**REQUIRED WORK**
Please reproduce the entries below exactly, starting at the first line and ending with the line that holds "2018 Toyota Highlander".
INPUT DATA below:
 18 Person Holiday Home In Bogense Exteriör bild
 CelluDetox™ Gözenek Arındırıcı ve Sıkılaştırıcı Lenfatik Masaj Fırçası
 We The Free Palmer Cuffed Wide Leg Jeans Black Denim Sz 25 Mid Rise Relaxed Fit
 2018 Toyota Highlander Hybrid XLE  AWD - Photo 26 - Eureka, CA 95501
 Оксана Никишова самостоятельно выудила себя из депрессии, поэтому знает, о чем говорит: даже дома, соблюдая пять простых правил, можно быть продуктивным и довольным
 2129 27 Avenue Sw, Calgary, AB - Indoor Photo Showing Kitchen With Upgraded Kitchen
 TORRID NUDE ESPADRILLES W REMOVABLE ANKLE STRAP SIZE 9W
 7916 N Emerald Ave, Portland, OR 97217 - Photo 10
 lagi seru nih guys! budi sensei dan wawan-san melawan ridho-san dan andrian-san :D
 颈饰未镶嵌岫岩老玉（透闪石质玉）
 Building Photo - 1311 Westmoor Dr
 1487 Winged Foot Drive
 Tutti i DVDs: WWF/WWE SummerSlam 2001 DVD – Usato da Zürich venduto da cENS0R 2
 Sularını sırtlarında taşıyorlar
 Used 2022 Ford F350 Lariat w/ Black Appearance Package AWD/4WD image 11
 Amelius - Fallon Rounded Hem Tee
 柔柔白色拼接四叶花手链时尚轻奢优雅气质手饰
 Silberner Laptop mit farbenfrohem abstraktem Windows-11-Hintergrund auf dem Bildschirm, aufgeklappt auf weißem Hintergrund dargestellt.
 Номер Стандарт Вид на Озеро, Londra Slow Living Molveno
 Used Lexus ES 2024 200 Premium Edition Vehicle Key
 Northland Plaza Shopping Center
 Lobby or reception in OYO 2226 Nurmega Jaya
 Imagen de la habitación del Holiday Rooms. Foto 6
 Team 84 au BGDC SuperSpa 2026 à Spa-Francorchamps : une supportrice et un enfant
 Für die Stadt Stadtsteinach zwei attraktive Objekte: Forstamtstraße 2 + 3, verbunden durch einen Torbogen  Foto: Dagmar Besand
End of INPUT DATA.
**OUTPUT OF THE EXERCISE**
 18 Person Holiday Home In Bogense Exteriör bild
 CelluDetox™ Gözenek Arındırıcı ve Sıkılaştırıcı Lenfatik Masaj Fırçası
 We The Free Palmer Cuffed Wide Leg Jeans Black Denim Sz 25 Mid Rise Relaxed Fit
 2018 Toyota Highlander Hybrid XLE  AWD - Photo 26 - Eureka, CA 95501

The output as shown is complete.